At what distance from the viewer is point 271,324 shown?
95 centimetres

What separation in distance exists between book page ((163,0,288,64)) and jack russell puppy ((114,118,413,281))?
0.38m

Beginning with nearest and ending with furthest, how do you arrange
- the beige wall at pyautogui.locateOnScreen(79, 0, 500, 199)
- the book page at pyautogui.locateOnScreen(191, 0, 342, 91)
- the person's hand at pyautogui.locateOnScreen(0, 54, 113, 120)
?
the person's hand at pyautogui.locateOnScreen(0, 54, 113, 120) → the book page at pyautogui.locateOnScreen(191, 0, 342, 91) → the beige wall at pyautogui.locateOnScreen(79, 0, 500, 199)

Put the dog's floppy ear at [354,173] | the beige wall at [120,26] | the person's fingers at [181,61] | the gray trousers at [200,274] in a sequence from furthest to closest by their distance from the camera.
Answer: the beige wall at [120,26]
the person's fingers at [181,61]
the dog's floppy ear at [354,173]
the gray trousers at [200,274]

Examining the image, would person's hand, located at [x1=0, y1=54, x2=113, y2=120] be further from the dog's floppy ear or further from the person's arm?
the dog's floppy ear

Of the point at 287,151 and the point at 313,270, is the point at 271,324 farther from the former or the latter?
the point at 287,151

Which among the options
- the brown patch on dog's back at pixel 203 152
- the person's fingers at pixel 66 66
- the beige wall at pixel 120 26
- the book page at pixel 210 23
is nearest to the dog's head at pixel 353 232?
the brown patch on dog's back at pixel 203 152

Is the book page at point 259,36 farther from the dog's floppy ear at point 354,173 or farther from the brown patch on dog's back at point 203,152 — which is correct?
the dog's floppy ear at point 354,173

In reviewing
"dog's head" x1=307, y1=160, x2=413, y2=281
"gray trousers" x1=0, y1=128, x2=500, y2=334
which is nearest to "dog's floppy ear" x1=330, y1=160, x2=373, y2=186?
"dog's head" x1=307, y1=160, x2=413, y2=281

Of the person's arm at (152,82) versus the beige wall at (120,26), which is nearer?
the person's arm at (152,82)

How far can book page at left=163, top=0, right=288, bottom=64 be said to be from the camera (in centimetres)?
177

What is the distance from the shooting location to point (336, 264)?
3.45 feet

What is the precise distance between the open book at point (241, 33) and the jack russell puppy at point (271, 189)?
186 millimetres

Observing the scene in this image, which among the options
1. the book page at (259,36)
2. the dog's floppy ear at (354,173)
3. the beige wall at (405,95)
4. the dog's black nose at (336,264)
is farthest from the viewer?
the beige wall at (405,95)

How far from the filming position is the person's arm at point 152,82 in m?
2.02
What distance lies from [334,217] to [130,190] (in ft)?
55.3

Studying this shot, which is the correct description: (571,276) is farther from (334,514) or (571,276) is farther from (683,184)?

++++

— What is expected —
Rewrite the entries from the line containing "Put the dog's" through the line containing "186 millimetres", inclusive, with "puppy" replaced by "dog" and everything else left unchanged.

— Result of the task —
Put the dog's floppy ear at [354,173] | the beige wall at [120,26] | the person's fingers at [181,61] | the gray trousers at [200,274] in a sequence from furthest to closest by their distance from the camera.
Answer: the beige wall at [120,26]
the person's fingers at [181,61]
the dog's floppy ear at [354,173]
the gray trousers at [200,274]

Examining the image, would person's hand, located at [x1=0, y1=54, x2=113, y2=120] be further from the dog's floppy ear or further from the person's arm?
the dog's floppy ear

Of the point at 287,151 and the point at 313,270, is the point at 271,324 farther from the former or the latter?
the point at 287,151

Which among the options
- the brown patch on dog's back at pixel 203 152
- the person's fingers at pixel 66 66
- the beige wall at pixel 120 26
- the book page at pixel 210 23
is nearest to the dog's head at pixel 353 232?
the brown patch on dog's back at pixel 203 152

Is the book page at point 259,36 farther from the dog's floppy ear at point 354,173 or farther from the brown patch on dog's back at point 203,152 — which is correct?
the dog's floppy ear at point 354,173

In reviewing
"dog's head" x1=307, y1=160, x2=413, y2=281
"gray trousers" x1=0, y1=128, x2=500, y2=334
which is nearest to "dog's floppy ear" x1=330, y1=160, x2=373, y2=186?
"dog's head" x1=307, y1=160, x2=413, y2=281

Of the person's arm at (152,82) versus the beige wall at (120,26), which is nearer?
the person's arm at (152,82)

How far can book page at left=163, top=0, right=288, bottom=64 be said to be from the camera (in centimetres)?
177

What is the distance from the shooting location to point (336, 264)?
3.45 feet

What is the precise distance between the open book at point (241, 33) and the jack russell dog at point (271, 189)?
186 millimetres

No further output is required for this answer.